STUDY TEXT:
Sidra Insar Chaudhary
The fear over the pandemic is compounded by a feeling among Kashmiris that the administration is not being transparent with them.” Shahid Chaudhary, head of the civil administration in Srinagar, wrote on Twitter, “Trust me, if I share a summary of daily events, no one in Kashmir will sleep”. The real crisis, however, may well lie in Kashmir’s hospitals, which remain understaffed and ill-equipped to fight the outbreak.
A veteran doctor and former Principal of Government Medical College (GMC) in Srinagar, warned that a major disaster could occur. "If coronavirus pandemic happens here, we will be devastated. We will die like cattle.” Kashmir is severely short of nursing staff. Against a requirement of 3,193 nurses there are only 1,290 sanctioned posts of staff nurses in the IOJ&K with a deficit of 1,903 posts. The audit noted that the doctor to patient ratio in the Kashmir region is one of the lowest in India. "Compared to the doctor-patient ratio of 1:2,000 in India, Jammu and Kashmir has one doctor for 3,866.

DATA SECTION:

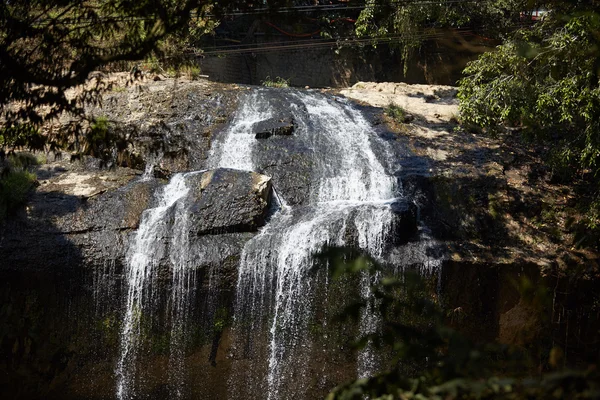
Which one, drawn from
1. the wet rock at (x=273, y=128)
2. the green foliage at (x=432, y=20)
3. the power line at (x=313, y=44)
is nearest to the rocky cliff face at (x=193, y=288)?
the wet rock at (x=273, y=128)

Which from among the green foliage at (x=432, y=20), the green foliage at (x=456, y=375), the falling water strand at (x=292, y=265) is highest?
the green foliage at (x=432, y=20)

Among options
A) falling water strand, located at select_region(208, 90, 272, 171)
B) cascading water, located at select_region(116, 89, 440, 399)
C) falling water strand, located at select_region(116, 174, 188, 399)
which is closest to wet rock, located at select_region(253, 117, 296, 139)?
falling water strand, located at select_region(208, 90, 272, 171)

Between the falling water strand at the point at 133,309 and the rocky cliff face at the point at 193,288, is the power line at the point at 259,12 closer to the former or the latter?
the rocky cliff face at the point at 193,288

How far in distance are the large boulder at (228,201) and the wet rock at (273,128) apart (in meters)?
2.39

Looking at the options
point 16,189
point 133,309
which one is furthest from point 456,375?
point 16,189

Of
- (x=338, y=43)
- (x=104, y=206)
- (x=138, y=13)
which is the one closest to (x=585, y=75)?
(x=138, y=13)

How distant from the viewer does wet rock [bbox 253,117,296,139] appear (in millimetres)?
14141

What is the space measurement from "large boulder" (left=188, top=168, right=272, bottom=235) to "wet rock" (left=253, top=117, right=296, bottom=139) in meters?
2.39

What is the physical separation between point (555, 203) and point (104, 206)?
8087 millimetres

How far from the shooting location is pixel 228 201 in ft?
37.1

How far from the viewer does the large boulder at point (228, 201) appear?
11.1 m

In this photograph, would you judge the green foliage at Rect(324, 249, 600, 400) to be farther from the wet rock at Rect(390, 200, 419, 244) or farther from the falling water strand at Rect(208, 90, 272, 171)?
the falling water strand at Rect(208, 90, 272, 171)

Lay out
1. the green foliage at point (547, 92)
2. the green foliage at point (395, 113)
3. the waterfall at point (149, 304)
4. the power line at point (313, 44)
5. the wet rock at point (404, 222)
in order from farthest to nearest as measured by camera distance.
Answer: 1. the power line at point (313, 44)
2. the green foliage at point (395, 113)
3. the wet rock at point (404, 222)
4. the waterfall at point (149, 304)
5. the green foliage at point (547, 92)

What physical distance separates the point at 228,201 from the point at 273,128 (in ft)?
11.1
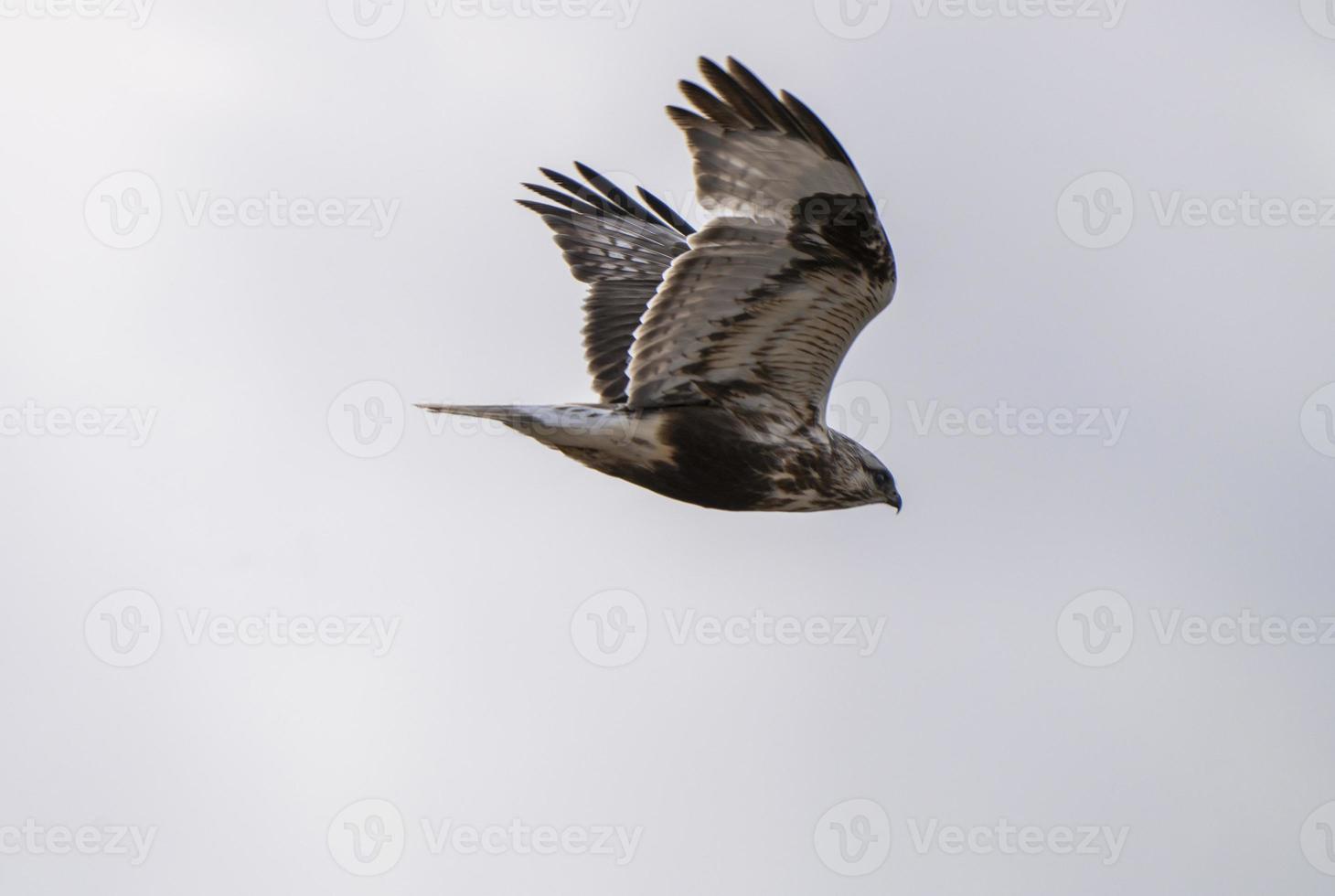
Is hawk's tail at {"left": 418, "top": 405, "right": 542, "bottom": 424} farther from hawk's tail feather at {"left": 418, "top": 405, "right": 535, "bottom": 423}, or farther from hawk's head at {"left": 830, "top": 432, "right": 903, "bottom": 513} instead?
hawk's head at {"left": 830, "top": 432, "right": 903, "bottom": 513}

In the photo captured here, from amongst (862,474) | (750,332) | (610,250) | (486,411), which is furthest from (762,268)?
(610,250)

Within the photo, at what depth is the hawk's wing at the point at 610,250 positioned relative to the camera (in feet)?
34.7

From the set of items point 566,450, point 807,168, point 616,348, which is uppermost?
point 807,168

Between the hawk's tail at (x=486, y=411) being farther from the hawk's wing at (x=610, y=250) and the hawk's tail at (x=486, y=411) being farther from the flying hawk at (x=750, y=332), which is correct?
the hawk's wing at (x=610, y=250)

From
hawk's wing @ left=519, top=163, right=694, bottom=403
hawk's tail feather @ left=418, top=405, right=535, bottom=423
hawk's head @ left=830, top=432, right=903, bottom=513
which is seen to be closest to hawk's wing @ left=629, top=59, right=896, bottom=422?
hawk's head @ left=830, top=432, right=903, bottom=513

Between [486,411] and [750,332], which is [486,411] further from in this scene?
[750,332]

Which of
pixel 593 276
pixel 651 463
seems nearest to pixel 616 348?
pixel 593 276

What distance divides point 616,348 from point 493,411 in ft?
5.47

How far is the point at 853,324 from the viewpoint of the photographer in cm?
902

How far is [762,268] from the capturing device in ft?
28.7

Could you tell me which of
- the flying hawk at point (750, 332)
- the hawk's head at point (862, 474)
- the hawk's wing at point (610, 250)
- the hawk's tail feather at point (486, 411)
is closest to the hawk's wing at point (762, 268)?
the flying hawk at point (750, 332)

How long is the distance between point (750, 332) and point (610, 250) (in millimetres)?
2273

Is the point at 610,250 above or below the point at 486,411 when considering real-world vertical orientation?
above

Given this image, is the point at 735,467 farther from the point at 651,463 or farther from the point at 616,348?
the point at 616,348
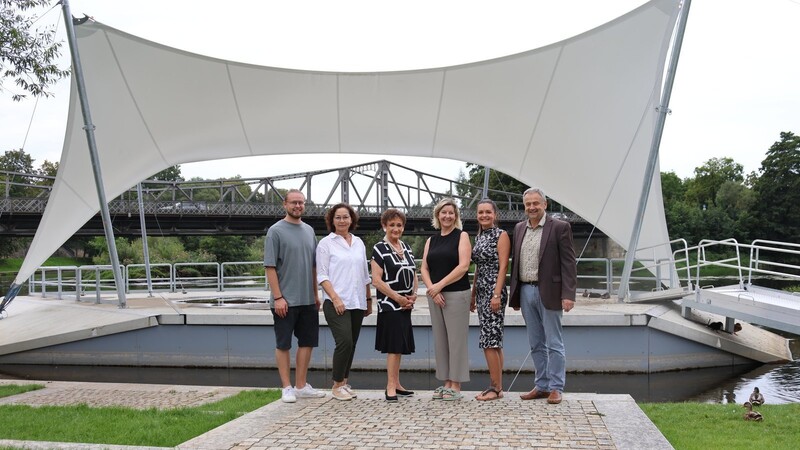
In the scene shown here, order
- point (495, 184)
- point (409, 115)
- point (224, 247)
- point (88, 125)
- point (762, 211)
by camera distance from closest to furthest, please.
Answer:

TASKS TO COMPLETE:
a) According to the Kashmir text, why may the real crisis lie in Kashmir's hospitals? Answer in one to three sentences.
b) Rewrite the stretch of the Kashmir text from "A veteran doctor" through "doctor for 3,866.", putting "senior" wherever "veteran" appears.
c) Continue the text on Kashmir's hospitals from the point where it stops.

ANSWERS GIVEN:
a) The real crisis may lie in the hospitals because they remain understaffed and ill-equipped to fight the outbreak.

b)
A senior doctor and former Principal of Government Medical College (GMC) in Srinagar, warned that a major disaster could occur. "If coronavirus pandemic happens here, we will be devastated. We will die like cattle.” Kashmir is severely short of nursing staff. Against a requirement of 3,193 nurses there are only 1,290 sanctioned posts of staff nurses in the IOJ&K with a deficit of 1,903 posts. The audit noted that the doctor to patient ratio in the Kashmir region is one of the lowest in India. "Compared to the doctor-patient ratio of 1:2,000 in India, Jammu and Kashmir has one doctor for 3,866.

c)
The doctors said Kashmir’s healthcare system is "ill-equipped to deal with even normal things in normal times”. "It will crush us and devastate us, unless the community intervenes. An official audit of healthcare facilities conducted in 2018 found that the existing manpower was "barely sufficient to run the health institutions in view of sustained increase of patient flow across the state”. Dr Ahmad, at Srinagar’s Shri Maharaja Hari Singh Hospital, wrote on social media that drs fear going home after work.”We do not have the required protective equipment. We just wear a surgical mask, normal gloves and surgical gown and a cap”. If we get infected, the whole hospital staff would have to be quarantined. We need proper equipment so that the health system keeps going. At the region’s two major hospitals, which see thousands of patients daily from across Kashmir, two doctors have already been put in quarantine after they developed symptoms of COVID-19.
Amid the alarming threat of the spread of COVID-19, Kashmir also faces a crippling blockade of high-speed internet which has effectively hampered an effective awareness campaign among the people as well as among doctors Iqbal Saleem, a professor of surgery at GMC, said on social media that he could not download a COVID-19 manual for doctors due to slow speed internet. He wrote another message on twitter, “this is so frustrating trying to download the guidelines for intensive care management as proposed by doctors in England. 24 Mbs and one hour is the speed apparently. Still not able to do so due to low-speed mobile internet that is the only thing available in the region. Another doctor working at a hospital in north Kashmir said the low-speed internet was handicapping them when it came to getting updated information from around the globe. "We don’t know anything, and we are not able to download research papers.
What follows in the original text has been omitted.